### INFORMATION SUPPLIED
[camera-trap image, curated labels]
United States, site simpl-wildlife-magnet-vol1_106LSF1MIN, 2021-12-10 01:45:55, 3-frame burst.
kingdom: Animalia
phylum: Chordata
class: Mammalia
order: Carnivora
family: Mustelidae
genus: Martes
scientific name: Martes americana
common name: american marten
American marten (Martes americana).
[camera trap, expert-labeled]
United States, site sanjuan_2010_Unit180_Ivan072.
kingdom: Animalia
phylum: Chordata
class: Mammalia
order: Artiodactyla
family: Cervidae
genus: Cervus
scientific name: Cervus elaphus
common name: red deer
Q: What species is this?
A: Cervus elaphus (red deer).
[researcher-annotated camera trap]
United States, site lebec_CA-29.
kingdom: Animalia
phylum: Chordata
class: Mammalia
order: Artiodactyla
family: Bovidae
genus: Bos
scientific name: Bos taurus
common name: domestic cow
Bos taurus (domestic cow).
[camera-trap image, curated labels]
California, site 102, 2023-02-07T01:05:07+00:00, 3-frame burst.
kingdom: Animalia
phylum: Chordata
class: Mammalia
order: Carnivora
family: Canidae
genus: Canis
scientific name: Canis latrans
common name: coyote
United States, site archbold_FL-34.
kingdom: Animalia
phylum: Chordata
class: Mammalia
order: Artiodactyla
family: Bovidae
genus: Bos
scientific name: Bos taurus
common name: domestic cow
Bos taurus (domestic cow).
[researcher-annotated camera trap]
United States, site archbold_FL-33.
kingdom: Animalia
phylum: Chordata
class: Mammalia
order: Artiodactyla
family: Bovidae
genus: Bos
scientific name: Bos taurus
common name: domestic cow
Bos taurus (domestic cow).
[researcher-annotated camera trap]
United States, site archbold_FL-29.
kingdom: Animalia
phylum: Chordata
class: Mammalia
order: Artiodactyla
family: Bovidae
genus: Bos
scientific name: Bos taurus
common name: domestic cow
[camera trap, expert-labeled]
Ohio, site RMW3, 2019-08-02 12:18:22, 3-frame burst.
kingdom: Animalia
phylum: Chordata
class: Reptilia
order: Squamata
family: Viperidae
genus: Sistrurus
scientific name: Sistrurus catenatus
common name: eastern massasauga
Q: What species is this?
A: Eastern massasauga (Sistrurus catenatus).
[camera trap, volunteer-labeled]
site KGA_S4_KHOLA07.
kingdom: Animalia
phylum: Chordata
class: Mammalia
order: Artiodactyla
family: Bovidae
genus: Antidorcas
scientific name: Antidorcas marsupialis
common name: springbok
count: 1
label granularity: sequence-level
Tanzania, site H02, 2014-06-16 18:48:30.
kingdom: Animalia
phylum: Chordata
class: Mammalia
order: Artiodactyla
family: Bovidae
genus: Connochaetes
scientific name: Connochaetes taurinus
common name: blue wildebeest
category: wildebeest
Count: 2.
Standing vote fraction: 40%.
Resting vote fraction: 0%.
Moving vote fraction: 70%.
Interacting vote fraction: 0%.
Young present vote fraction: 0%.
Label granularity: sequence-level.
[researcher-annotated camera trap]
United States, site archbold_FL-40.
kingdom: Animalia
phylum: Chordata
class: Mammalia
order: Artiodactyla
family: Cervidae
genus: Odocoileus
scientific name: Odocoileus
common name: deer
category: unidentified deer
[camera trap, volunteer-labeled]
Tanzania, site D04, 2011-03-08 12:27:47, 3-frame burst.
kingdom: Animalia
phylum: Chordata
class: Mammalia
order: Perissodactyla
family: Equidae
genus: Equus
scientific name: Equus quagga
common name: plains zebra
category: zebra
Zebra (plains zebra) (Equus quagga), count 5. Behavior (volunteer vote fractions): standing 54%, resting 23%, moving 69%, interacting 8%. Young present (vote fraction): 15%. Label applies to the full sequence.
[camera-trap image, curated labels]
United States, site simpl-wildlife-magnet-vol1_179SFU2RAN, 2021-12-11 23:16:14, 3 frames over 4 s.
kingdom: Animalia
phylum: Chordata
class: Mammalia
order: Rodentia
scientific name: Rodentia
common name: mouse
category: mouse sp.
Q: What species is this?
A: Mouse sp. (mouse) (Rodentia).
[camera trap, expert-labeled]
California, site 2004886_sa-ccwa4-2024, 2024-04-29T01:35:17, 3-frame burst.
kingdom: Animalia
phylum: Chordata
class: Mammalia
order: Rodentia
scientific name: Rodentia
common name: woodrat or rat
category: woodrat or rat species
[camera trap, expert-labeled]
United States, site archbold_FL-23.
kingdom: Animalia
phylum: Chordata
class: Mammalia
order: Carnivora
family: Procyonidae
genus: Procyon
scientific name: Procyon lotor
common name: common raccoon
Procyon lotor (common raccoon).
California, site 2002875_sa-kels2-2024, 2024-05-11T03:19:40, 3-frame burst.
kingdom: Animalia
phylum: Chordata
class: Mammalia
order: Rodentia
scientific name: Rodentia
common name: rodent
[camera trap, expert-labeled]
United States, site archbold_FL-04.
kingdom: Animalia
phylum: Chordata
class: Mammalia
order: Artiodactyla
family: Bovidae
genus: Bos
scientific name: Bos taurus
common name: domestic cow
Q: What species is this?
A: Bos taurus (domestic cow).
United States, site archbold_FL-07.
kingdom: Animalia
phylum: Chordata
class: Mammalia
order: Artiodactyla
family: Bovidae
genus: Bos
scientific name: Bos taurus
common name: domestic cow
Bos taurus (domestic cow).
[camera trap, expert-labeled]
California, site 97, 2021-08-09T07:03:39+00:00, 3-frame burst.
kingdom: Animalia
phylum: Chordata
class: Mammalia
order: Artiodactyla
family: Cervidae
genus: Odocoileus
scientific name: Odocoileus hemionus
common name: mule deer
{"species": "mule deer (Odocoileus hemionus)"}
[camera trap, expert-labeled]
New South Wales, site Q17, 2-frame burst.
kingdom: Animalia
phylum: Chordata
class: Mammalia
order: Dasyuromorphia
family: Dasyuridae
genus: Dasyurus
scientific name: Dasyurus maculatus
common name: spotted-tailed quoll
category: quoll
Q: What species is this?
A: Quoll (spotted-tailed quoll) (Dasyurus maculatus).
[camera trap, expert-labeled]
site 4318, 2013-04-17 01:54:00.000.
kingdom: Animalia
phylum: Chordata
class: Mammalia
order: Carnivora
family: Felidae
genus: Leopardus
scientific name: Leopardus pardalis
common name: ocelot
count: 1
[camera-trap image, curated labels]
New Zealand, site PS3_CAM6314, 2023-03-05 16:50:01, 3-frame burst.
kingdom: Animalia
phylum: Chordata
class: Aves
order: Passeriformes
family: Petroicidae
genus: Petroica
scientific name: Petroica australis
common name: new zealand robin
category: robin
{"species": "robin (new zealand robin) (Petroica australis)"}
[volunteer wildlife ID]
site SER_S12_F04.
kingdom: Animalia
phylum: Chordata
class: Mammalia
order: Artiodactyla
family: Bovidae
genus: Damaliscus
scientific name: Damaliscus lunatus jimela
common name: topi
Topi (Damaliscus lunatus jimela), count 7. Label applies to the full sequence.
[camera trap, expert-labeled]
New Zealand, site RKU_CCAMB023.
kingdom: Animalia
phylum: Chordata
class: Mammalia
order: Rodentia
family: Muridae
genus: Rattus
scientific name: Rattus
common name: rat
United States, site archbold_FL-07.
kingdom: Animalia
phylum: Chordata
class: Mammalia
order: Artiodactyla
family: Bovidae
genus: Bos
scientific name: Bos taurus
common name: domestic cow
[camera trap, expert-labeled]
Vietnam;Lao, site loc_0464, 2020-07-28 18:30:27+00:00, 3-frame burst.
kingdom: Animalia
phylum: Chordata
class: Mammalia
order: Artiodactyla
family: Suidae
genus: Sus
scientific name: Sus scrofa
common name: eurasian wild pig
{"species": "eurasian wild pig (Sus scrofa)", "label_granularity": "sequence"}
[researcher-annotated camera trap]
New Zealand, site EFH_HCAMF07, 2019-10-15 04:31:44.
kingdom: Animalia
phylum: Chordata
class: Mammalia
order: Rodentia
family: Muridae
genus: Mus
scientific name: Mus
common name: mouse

### HOW TO COMPLETE THIS TASK
Wherever the string "Tanzania" shows up in the material, copy the line that holds it.

### RESPONSE TO THE EXERCISE
Tanzania, site H02, 2014-06-16 18:48:30.
Tanzania, site D04, 2011-03-08 12:27:47, 3-frame burst.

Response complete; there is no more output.